Flashcards in Nucleotide Structure & Function Deck (26):
What are nucleotides?
Nucleotides are the building blocks of nucleic acids.
What are nucleotides made of?
Nucleotides are made of a nitrogenous base (what differs), a pentose (5-carbon sugar of backbone), and 1 to 3 phosphates (backbone and energy).
What are purines?
Purines are Adenine (A) and Guanine (G) found in both DNA and RNA. (Remember: 2 syllables = 2 rings!)
What are other purine metabolites not found in nucleic acids?
Xanthine, Hypoxanthine, Uric Acid
What are pyrimidines?
Cytosine (C) in both DNA and RNA. Thymine (T) in DNA. Uracil (U) in RNA. (Remember: 1 ring only!)
What is keto-enol tautomerism?
Electrons are floating around due to the double bonds of rings. This allows these isomers to readily interconvert, affecting the fidelity of DNA replication. (Remember: Lactam is keto. Lactim is enol.)
What two types of pentose are found in nucleic acids?
DNA has 2-deoxyribose. RNA has ribose.
Why is RNA less stable than DNA?
Presence of extra OH in ribose makes RNA less stable because the OH will react with highly charged phosphates of the backbone, causing the strand to break.
What is a nucleoside?
Nucleosides are formed by covalently linking a base to the 1'C of a pentose. If that pentose is deoxyribose, it is a deoxyribonucleoside. If that pentose is ribose, it is a ribonucleoside.
What configuration does the nucleoside prefer?
It can be in syn or anti but prefers anti.
When does a nucleoside become a nucleotide?
When 1, 2, or 3 phosphates attach to the pentose (most commonly to the 5'C).
Why are nucleoside di- and tri-phosphates high energy compounds?
They have hydrolytic energy associated with the acid-anhydride bonds.
What is the most important function of nucleotides?
They are precursors of nucleic acids and DNA is the carrier of genetic info.

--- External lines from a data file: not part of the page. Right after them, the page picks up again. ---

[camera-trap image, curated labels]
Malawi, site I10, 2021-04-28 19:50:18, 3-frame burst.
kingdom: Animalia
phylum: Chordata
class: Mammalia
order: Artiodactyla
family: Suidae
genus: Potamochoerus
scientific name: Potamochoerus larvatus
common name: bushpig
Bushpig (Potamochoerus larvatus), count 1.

How do nucleotides function as carriers of energy?
Negative oxygens repel one another so it is energetically favorable to separate but requires energy to cleave bond. Cleaving uses energy to generate a lot more energy.
How do nucleotides function as carriers of specific building blocks?

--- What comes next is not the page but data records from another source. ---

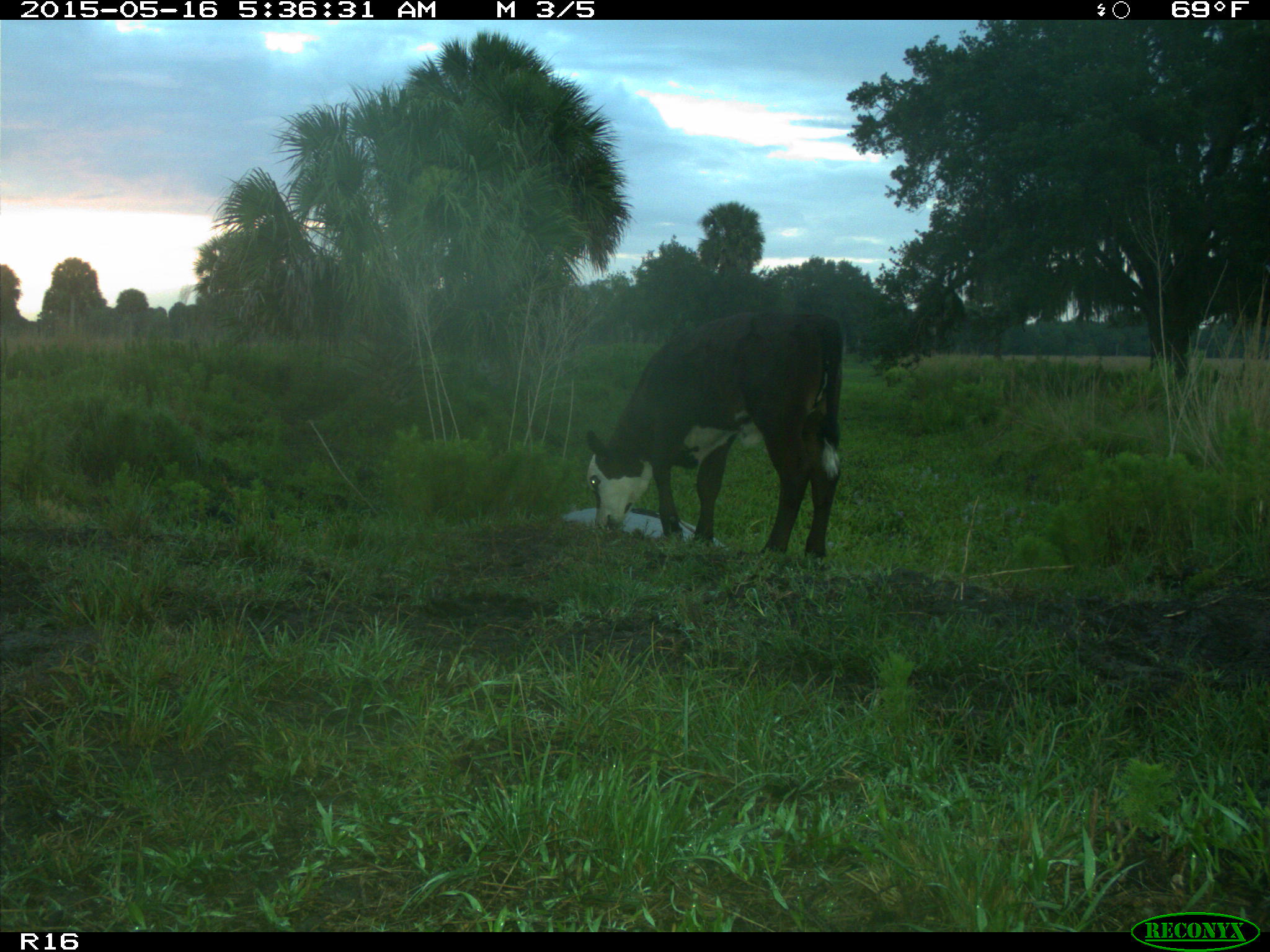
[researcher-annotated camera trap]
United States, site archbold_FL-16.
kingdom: Animalia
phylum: Chordata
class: Mammalia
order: Artiodactyla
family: Bovidae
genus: Bos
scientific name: Bos taurus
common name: domestic cow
Bos taurus (domestic cow).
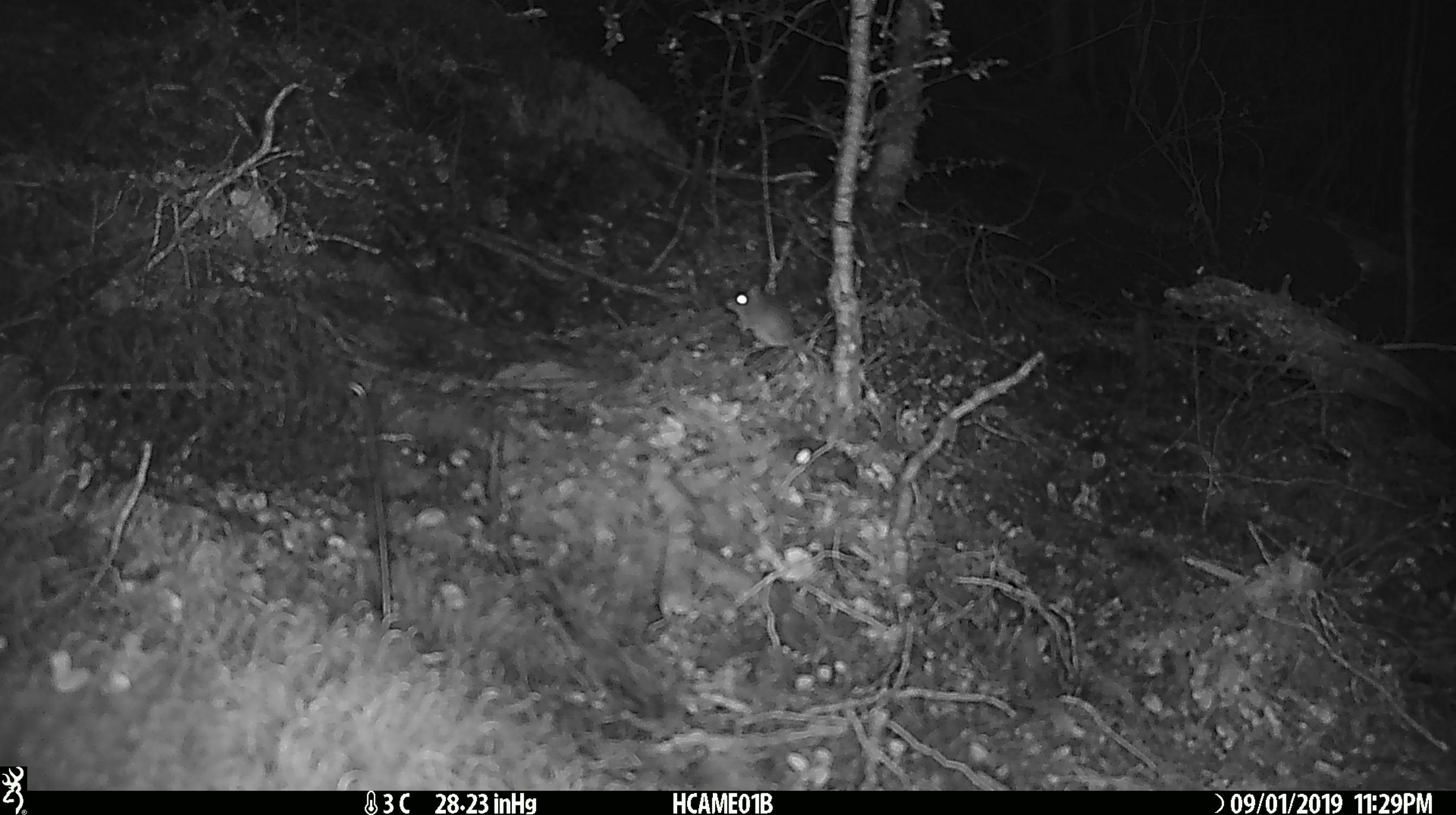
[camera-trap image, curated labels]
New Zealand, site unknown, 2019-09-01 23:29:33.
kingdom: Animalia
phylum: Chordata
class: Mammalia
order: Rodentia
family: Muridae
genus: Mus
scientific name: Mus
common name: mouse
Mouse (Mus).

A phosphate can be cleaved and still attach what is left to something else, then cleave remaining phosphates for energy there also.
What is an example of nucleotides functioning as carriers of energy?
High energy bonds of ATP and GTP
What is an example of nucleotides functioning as carriers of specific building blocks?
UDP-glucose donates sugars in the synthesis of glycogen and glycoproteins.
What is an example of nucleotides functioning as regulatory signals?
Second messengers like cAMP and cGMP mediate the response from certain hormones.
What is an example of nucleotides functioning as methyl donors?
S-Adenosylmethionine (+ ATP) donates methyl groups in certain metabolic pathways.
What is an example of nucleotides functioning as coenzymes in oxidation-reduction reactions?
Niacin, Nicotinamide, or Tryptophan ---> NAD+ (+ATP) ---> NADP+
Riboflavin (+ ATP) ---> Flavin mononucleotide (+ADP)
---> Flavin adenine dinucleotide
What is an example of a nucleotide functioning as a coenzyme in metabolism?
Coenzyme A carries acyl groups (fatty acids) in metabolism.
Why are drugs usually nitrogenous base analogs?
Nucleotides are so important to cell functions that biochemistry can be adjusted by adding something that looks like a nucleotide.
What two drugs are nitrogenous base analogs?
5-Fluorouracil is anti-cancer agent that inhibits replication of cancer cell.
Azidothymidine (AZT) is anti-HIV drug that interrupts replication of HIV virus.
In Keto-Enol Tautomerism, what is Lactam?
Lactam is Uracil in the keto form because the top group is a carbonyl (C=O).
In Keto-Enol Tautomerism, what is Lactim?
Lactim is Uracil in the enol form because the top group is a hydroxyl (OH).